Pese a que las autoridades insisten en presentar la redada como una campaña de lucha contra la corrupción, evidentemente se trata de un episodio de lucha por el poder. Más en concreto, es un intento por parte del poderoso príncipe heredero, Mohammed bin Salman, por afianzarse con vistas a heredar el trono, lo que quizá ocurra pronto. Con todo y con eso, la escala de esta "noche de los cuchillos largos" es tal que no tiene precedentes en el país –y no porque Arabia Saudí haya sido nunca una balsa de aceite. Sus ramificaciones en política exterior, que ya están afectando al Líbano, pueden llegar a ser muy desestabilizadoras.

INFORMACIÓN MOSTRADA:
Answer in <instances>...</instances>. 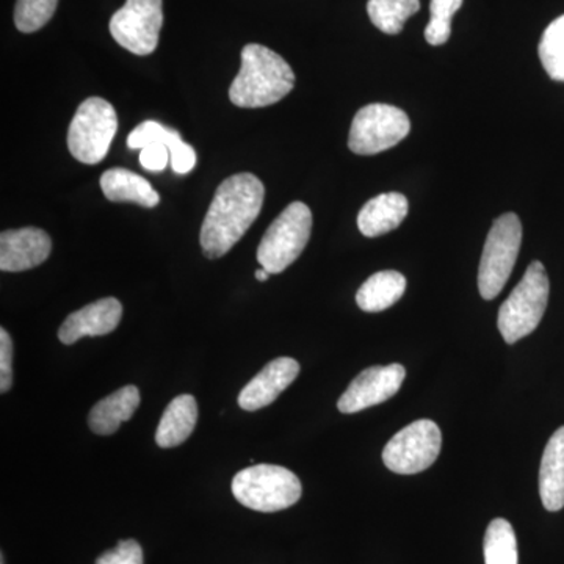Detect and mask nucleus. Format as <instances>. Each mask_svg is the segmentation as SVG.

TUS INSTRUCCIONES: Transcribe del texto sobre la redada en Arabia Saudí el pasaje que comienza con "Pese a que las" y continúa hasta "ser muy desestabilizadoras.".

SOLUCIÓN PROPUESTA:
Pese a que las autoridades insisten en presentar la redada como una campaña de lucha contra la corrupción, evidentemente se trata de un episodio de lucha por el poder. Más en concreto, es un intento por parte del poderoso príncipe heredero, Mohammed bin Salman, por afianzarse con vistas a heredar el trono, lo que quizá ocurra pronto. Con todo y con eso, la escala de esta "noche de los cuchillos largos" es tal que no tiene precedentes en el país –y no porque Arabia Saudí haya sido nunca una balsa de aceite. Sus ramificaciones en política exterior, que ya están afectando al Líbano, pueden llegar a ser muy desestabilizadoras.